Problems ->
1 – Reproduce word for word the passage of the play review that begins with the words containing "To have a child or" and ends with "the same actors.".
2 – Pick up the review of the play "Cradle and All" after its final sentence and keep writing it.

Document text ->
To have a child or not to have a child? That is the question. Or at least it's the one posed in Daniel Goldfarb's enjoyable comedy "Cradle and All," which compares the lives of a childless couple and one with a new baby. They live across the hall from each other and are played by the same actors.

Act 1 is set in the immaculate apartment of Claire (Maria Dizzia), an out-of-work actress who once co-starred in a flop Keanu Reaves film, and her boyfriend Luke (Greg Keller), a bored art dealer.

Five years into their relationship, Claire confronts Luke with her sudden desire to have a baby. She explains how she feels unfulfilled and even confesses to looking at baby clothes online.

Luke is not thrilled by the idea, noting that he can't stand the crying baby in the nearby apartment. "Brooklyn Heights is becoming an Upper West Side before our very eyes," he moans.

In Act 2, Dizzia and Keller play Annie and Nate, the nearby married couple with the 11-month-old child. The set is flipped to display an identical apartment that is buried in toys.

(Spatial reasoning dataset excerpts)
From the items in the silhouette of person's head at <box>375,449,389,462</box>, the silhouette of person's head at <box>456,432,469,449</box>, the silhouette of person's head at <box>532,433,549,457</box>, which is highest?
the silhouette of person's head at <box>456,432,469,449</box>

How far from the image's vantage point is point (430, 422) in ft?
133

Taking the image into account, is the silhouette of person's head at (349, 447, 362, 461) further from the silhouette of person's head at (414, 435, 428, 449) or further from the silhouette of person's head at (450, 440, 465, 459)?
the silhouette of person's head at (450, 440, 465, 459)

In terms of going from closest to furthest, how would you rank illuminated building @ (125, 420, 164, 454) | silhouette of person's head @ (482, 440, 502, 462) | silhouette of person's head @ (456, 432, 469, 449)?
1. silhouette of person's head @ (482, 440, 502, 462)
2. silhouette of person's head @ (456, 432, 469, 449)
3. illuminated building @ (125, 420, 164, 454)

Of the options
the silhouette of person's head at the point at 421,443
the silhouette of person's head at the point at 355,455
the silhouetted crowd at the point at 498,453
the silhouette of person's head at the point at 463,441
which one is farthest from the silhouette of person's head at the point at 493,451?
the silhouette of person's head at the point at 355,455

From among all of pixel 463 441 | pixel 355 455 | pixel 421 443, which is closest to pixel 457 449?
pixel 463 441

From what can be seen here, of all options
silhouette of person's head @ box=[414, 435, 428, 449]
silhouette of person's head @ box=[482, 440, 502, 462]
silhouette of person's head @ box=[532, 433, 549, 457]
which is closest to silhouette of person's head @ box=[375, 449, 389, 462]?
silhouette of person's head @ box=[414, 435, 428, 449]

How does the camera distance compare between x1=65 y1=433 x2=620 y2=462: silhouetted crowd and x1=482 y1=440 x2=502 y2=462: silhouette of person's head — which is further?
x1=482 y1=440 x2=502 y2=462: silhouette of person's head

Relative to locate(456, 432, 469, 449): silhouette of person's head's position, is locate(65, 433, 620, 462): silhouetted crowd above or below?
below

Answers to the problems ->
1 –
To have a child or not to have a child? That is the question. Or at least it's the one posed in Daniel Goldfarb's enjoyable comedy "Cradle and All," which compares the lives of a childless couple and one with a new baby. They live across the hall from each other and are played by the same actors.

2 –
Annie, who admits to playing bad cop, tries to ignore young Olivia as she cries, much to the concern of her husband. It is eventually revealed that they are having marital difficulties and have not had sex in a long time.

Act 2 is longer, funnier and far more enjoyable than Act 1, which might be considered a sort of prelude. But taken together, Goldfarb's play effectively compares life with and without children, leaving audience members to decide which situation they'd prefer.

Dizzia and Keller have terrific chemistry and play well off each other in Sam Buntrock's fine production, which emphasizes both physical comedy and emotional fragility.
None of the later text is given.